**STORED RECORDS**.
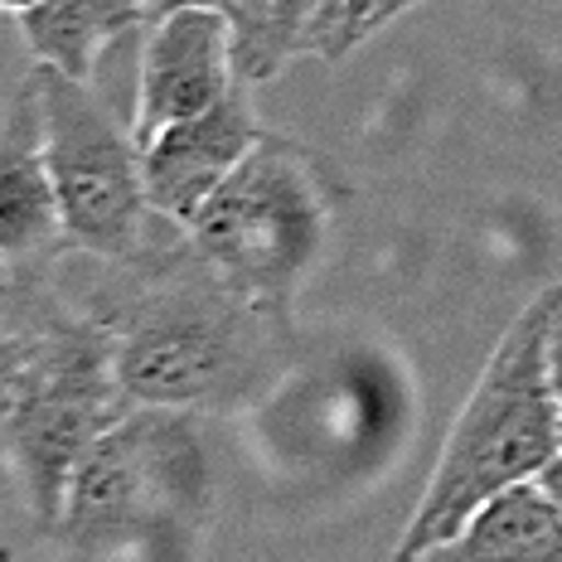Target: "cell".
Returning a JSON list of instances; mask_svg holds the SVG:
<instances>
[{"label": "cell", "instance_id": "cell-1", "mask_svg": "<svg viewBox=\"0 0 562 562\" xmlns=\"http://www.w3.org/2000/svg\"><path fill=\"white\" fill-rule=\"evenodd\" d=\"M122 291L98 301L112 321V355L132 407L233 413L281 373L286 311L257 306L199 262L184 228L132 267Z\"/></svg>", "mask_w": 562, "mask_h": 562}, {"label": "cell", "instance_id": "cell-2", "mask_svg": "<svg viewBox=\"0 0 562 562\" xmlns=\"http://www.w3.org/2000/svg\"><path fill=\"white\" fill-rule=\"evenodd\" d=\"M558 315L562 281L538 291L490 349L413 519L397 538L393 562H413L427 548L456 538L480 505L505 495L509 485L538 480L562 456V403L553 389Z\"/></svg>", "mask_w": 562, "mask_h": 562}, {"label": "cell", "instance_id": "cell-3", "mask_svg": "<svg viewBox=\"0 0 562 562\" xmlns=\"http://www.w3.org/2000/svg\"><path fill=\"white\" fill-rule=\"evenodd\" d=\"M132 413L102 306H40L0 330V461L44 529L83 451Z\"/></svg>", "mask_w": 562, "mask_h": 562}, {"label": "cell", "instance_id": "cell-4", "mask_svg": "<svg viewBox=\"0 0 562 562\" xmlns=\"http://www.w3.org/2000/svg\"><path fill=\"white\" fill-rule=\"evenodd\" d=\"M209 505V461L194 413L132 407L83 451L54 519L68 562H132L156 538L199 524Z\"/></svg>", "mask_w": 562, "mask_h": 562}, {"label": "cell", "instance_id": "cell-5", "mask_svg": "<svg viewBox=\"0 0 562 562\" xmlns=\"http://www.w3.org/2000/svg\"><path fill=\"white\" fill-rule=\"evenodd\" d=\"M184 238L233 291L291 311L330 248V180L306 146L267 132L184 224Z\"/></svg>", "mask_w": 562, "mask_h": 562}, {"label": "cell", "instance_id": "cell-6", "mask_svg": "<svg viewBox=\"0 0 562 562\" xmlns=\"http://www.w3.org/2000/svg\"><path fill=\"white\" fill-rule=\"evenodd\" d=\"M25 88L40 112L44 170L64 243L98 262L132 267L160 243V228H175L150 209L132 126H116L98 92L54 64H34Z\"/></svg>", "mask_w": 562, "mask_h": 562}, {"label": "cell", "instance_id": "cell-7", "mask_svg": "<svg viewBox=\"0 0 562 562\" xmlns=\"http://www.w3.org/2000/svg\"><path fill=\"white\" fill-rule=\"evenodd\" d=\"M238 58H233V20L224 10H170L150 20L146 49L136 74L132 136L136 146L156 140L166 126L209 112L238 88Z\"/></svg>", "mask_w": 562, "mask_h": 562}, {"label": "cell", "instance_id": "cell-8", "mask_svg": "<svg viewBox=\"0 0 562 562\" xmlns=\"http://www.w3.org/2000/svg\"><path fill=\"white\" fill-rule=\"evenodd\" d=\"M252 83H238L224 102H214L209 112L184 116V122L166 126L156 140L140 146V175H146V194L166 224L184 228L204 209V199L228 180L243 160L252 156V146L262 140V122L252 112L248 98Z\"/></svg>", "mask_w": 562, "mask_h": 562}, {"label": "cell", "instance_id": "cell-9", "mask_svg": "<svg viewBox=\"0 0 562 562\" xmlns=\"http://www.w3.org/2000/svg\"><path fill=\"white\" fill-rule=\"evenodd\" d=\"M64 243L58 228V204L44 170V140H40V112L25 88L20 112L0 126V257L5 267Z\"/></svg>", "mask_w": 562, "mask_h": 562}, {"label": "cell", "instance_id": "cell-10", "mask_svg": "<svg viewBox=\"0 0 562 562\" xmlns=\"http://www.w3.org/2000/svg\"><path fill=\"white\" fill-rule=\"evenodd\" d=\"M413 562H562V505L543 480H524L480 505L456 538Z\"/></svg>", "mask_w": 562, "mask_h": 562}, {"label": "cell", "instance_id": "cell-11", "mask_svg": "<svg viewBox=\"0 0 562 562\" xmlns=\"http://www.w3.org/2000/svg\"><path fill=\"white\" fill-rule=\"evenodd\" d=\"M15 20L40 64L88 83L108 44L150 20V10L146 0H30L25 10H15Z\"/></svg>", "mask_w": 562, "mask_h": 562}, {"label": "cell", "instance_id": "cell-12", "mask_svg": "<svg viewBox=\"0 0 562 562\" xmlns=\"http://www.w3.org/2000/svg\"><path fill=\"white\" fill-rule=\"evenodd\" d=\"M325 0H238L233 10V58L243 83H267L291 58L311 54Z\"/></svg>", "mask_w": 562, "mask_h": 562}, {"label": "cell", "instance_id": "cell-13", "mask_svg": "<svg viewBox=\"0 0 562 562\" xmlns=\"http://www.w3.org/2000/svg\"><path fill=\"white\" fill-rule=\"evenodd\" d=\"M383 5H389V0H345V20H339V34H335V44L325 58H345L349 49H359L369 34H379Z\"/></svg>", "mask_w": 562, "mask_h": 562}, {"label": "cell", "instance_id": "cell-14", "mask_svg": "<svg viewBox=\"0 0 562 562\" xmlns=\"http://www.w3.org/2000/svg\"><path fill=\"white\" fill-rule=\"evenodd\" d=\"M194 5H204V10H224V15H233V10H238V0H146L150 20L170 15V10H194Z\"/></svg>", "mask_w": 562, "mask_h": 562}, {"label": "cell", "instance_id": "cell-15", "mask_svg": "<svg viewBox=\"0 0 562 562\" xmlns=\"http://www.w3.org/2000/svg\"><path fill=\"white\" fill-rule=\"evenodd\" d=\"M417 5H422V0H389V5H383V15H379V30L393 25V20H403L407 10H417Z\"/></svg>", "mask_w": 562, "mask_h": 562}, {"label": "cell", "instance_id": "cell-16", "mask_svg": "<svg viewBox=\"0 0 562 562\" xmlns=\"http://www.w3.org/2000/svg\"><path fill=\"white\" fill-rule=\"evenodd\" d=\"M553 389L562 403V315H558V330H553Z\"/></svg>", "mask_w": 562, "mask_h": 562}, {"label": "cell", "instance_id": "cell-17", "mask_svg": "<svg viewBox=\"0 0 562 562\" xmlns=\"http://www.w3.org/2000/svg\"><path fill=\"white\" fill-rule=\"evenodd\" d=\"M538 480H543V485H548V495H553V499H558V505H562V456H558V461H553V465H548V471H543V475H538Z\"/></svg>", "mask_w": 562, "mask_h": 562}, {"label": "cell", "instance_id": "cell-18", "mask_svg": "<svg viewBox=\"0 0 562 562\" xmlns=\"http://www.w3.org/2000/svg\"><path fill=\"white\" fill-rule=\"evenodd\" d=\"M20 5H25V0H0V10H10V15H15Z\"/></svg>", "mask_w": 562, "mask_h": 562}, {"label": "cell", "instance_id": "cell-19", "mask_svg": "<svg viewBox=\"0 0 562 562\" xmlns=\"http://www.w3.org/2000/svg\"><path fill=\"white\" fill-rule=\"evenodd\" d=\"M5 116H10V112H0V126H5Z\"/></svg>", "mask_w": 562, "mask_h": 562}]
</instances>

**PROBLEM REQUIREMENTS**.
Change "JSON list" to "JSON array" throughout the data above and give the lines back with nothing else altered. Leave the pictures out of your answer.

**TASK OUTPUT**.
Target: "cell".
Returning a JSON array of instances; mask_svg holds the SVG:
<instances>
[{"label": "cell", "instance_id": "cell-1", "mask_svg": "<svg viewBox=\"0 0 562 562\" xmlns=\"http://www.w3.org/2000/svg\"><path fill=\"white\" fill-rule=\"evenodd\" d=\"M122 291L98 301L112 321V355L132 407L233 413L281 373L286 311L257 306L199 262L184 228L132 267Z\"/></svg>", "mask_w": 562, "mask_h": 562}, {"label": "cell", "instance_id": "cell-2", "mask_svg": "<svg viewBox=\"0 0 562 562\" xmlns=\"http://www.w3.org/2000/svg\"><path fill=\"white\" fill-rule=\"evenodd\" d=\"M558 315L562 281L538 291L490 349L413 519L397 538L393 562H413L427 548L456 538L480 505L505 495L509 485L538 480L562 456V403L553 389Z\"/></svg>", "mask_w": 562, "mask_h": 562}, {"label": "cell", "instance_id": "cell-3", "mask_svg": "<svg viewBox=\"0 0 562 562\" xmlns=\"http://www.w3.org/2000/svg\"><path fill=\"white\" fill-rule=\"evenodd\" d=\"M132 413L102 306H40L0 330V461L44 529L83 451Z\"/></svg>", "mask_w": 562, "mask_h": 562}, {"label": "cell", "instance_id": "cell-4", "mask_svg": "<svg viewBox=\"0 0 562 562\" xmlns=\"http://www.w3.org/2000/svg\"><path fill=\"white\" fill-rule=\"evenodd\" d=\"M209 505V461L194 413L132 407L83 451L54 519L68 562H132L156 538L199 524Z\"/></svg>", "mask_w": 562, "mask_h": 562}, {"label": "cell", "instance_id": "cell-5", "mask_svg": "<svg viewBox=\"0 0 562 562\" xmlns=\"http://www.w3.org/2000/svg\"><path fill=\"white\" fill-rule=\"evenodd\" d=\"M184 238L233 291L291 311L330 248V180L306 146L267 132L184 224Z\"/></svg>", "mask_w": 562, "mask_h": 562}, {"label": "cell", "instance_id": "cell-6", "mask_svg": "<svg viewBox=\"0 0 562 562\" xmlns=\"http://www.w3.org/2000/svg\"><path fill=\"white\" fill-rule=\"evenodd\" d=\"M25 88L40 112L44 170L64 243L98 262L132 267L160 243V228H175L150 209L132 126H116L98 92L54 64H34Z\"/></svg>", "mask_w": 562, "mask_h": 562}, {"label": "cell", "instance_id": "cell-7", "mask_svg": "<svg viewBox=\"0 0 562 562\" xmlns=\"http://www.w3.org/2000/svg\"><path fill=\"white\" fill-rule=\"evenodd\" d=\"M238 58H233V20L224 10H170L150 20L146 49L136 74L132 136L136 146L156 140L166 126L209 112L238 88Z\"/></svg>", "mask_w": 562, "mask_h": 562}, {"label": "cell", "instance_id": "cell-8", "mask_svg": "<svg viewBox=\"0 0 562 562\" xmlns=\"http://www.w3.org/2000/svg\"><path fill=\"white\" fill-rule=\"evenodd\" d=\"M252 83H238L224 102H214L209 112L184 116V122L166 126L156 140L140 146V175H146V194L166 224L184 228L204 209V199L228 180L243 160L252 156V146L262 140V122L252 112L248 98Z\"/></svg>", "mask_w": 562, "mask_h": 562}, {"label": "cell", "instance_id": "cell-9", "mask_svg": "<svg viewBox=\"0 0 562 562\" xmlns=\"http://www.w3.org/2000/svg\"><path fill=\"white\" fill-rule=\"evenodd\" d=\"M64 243L58 228V204L44 170V140H40V112L25 88L20 112L0 126V257L5 267Z\"/></svg>", "mask_w": 562, "mask_h": 562}, {"label": "cell", "instance_id": "cell-10", "mask_svg": "<svg viewBox=\"0 0 562 562\" xmlns=\"http://www.w3.org/2000/svg\"><path fill=\"white\" fill-rule=\"evenodd\" d=\"M413 562H562V505L543 480H524L480 505L456 538Z\"/></svg>", "mask_w": 562, "mask_h": 562}, {"label": "cell", "instance_id": "cell-11", "mask_svg": "<svg viewBox=\"0 0 562 562\" xmlns=\"http://www.w3.org/2000/svg\"><path fill=\"white\" fill-rule=\"evenodd\" d=\"M15 20L40 64L88 83L108 44L150 20V10L146 0H30L25 10H15Z\"/></svg>", "mask_w": 562, "mask_h": 562}, {"label": "cell", "instance_id": "cell-12", "mask_svg": "<svg viewBox=\"0 0 562 562\" xmlns=\"http://www.w3.org/2000/svg\"><path fill=\"white\" fill-rule=\"evenodd\" d=\"M325 0H238L233 10V58L243 83H267L291 58L311 54Z\"/></svg>", "mask_w": 562, "mask_h": 562}, {"label": "cell", "instance_id": "cell-13", "mask_svg": "<svg viewBox=\"0 0 562 562\" xmlns=\"http://www.w3.org/2000/svg\"><path fill=\"white\" fill-rule=\"evenodd\" d=\"M383 5H389V0H345V20H339V34H335V44L325 58H345L349 49H359L369 34H379Z\"/></svg>", "mask_w": 562, "mask_h": 562}, {"label": "cell", "instance_id": "cell-14", "mask_svg": "<svg viewBox=\"0 0 562 562\" xmlns=\"http://www.w3.org/2000/svg\"><path fill=\"white\" fill-rule=\"evenodd\" d=\"M194 5H204V10H224V15H233V10H238V0H146L150 20L170 15V10H194Z\"/></svg>", "mask_w": 562, "mask_h": 562}, {"label": "cell", "instance_id": "cell-15", "mask_svg": "<svg viewBox=\"0 0 562 562\" xmlns=\"http://www.w3.org/2000/svg\"><path fill=\"white\" fill-rule=\"evenodd\" d=\"M417 5H422V0H389V5H383V15H379V30L393 25V20H403L407 10H417Z\"/></svg>", "mask_w": 562, "mask_h": 562}, {"label": "cell", "instance_id": "cell-16", "mask_svg": "<svg viewBox=\"0 0 562 562\" xmlns=\"http://www.w3.org/2000/svg\"><path fill=\"white\" fill-rule=\"evenodd\" d=\"M553 389L562 403V315H558V330H553Z\"/></svg>", "mask_w": 562, "mask_h": 562}, {"label": "cell", "instance_id": "cell-17", "mask_svg": "<svg viewBox=\"0 0 562 562\" xmlns=\"http://www.w3.org/2000/svg\"><path fill=\"white\" fill-rule=\"evenodd\" d=\"M538 480H543V485H548V495H553V499H558V505H562V456H558V461H553V465H548V471H543V475H538Z\"/></svg>", "mask_w": 562, "mask_h": 562}, {"label": "cell", "instance_id": "cell-18", "mask_svg": "<svg viewBox=\"0 0 562 562\" xmlns=\"http://www.w3.org/2000/svg\"><path fill=\"white\" fill-rule=\"evenodd\" d=\"M20 5H25V0H0V10H10V15H15Z\"/></svg>", "mask_w": 562, "mask_h": 562}, {"label": "cell", "instance_id": "cell-19", "mask_svg": "<svg viewBox=\"0 0 562 562\" xmlns=\"http://www.w3.org/2000/svg\"><path fill=\"white\" fill-rule=\"evenodd\" d=\"M5 116H10V112H0V126H5Z\"/></svg>", "mask_w": 562, "mask_h": 562}]
</instances>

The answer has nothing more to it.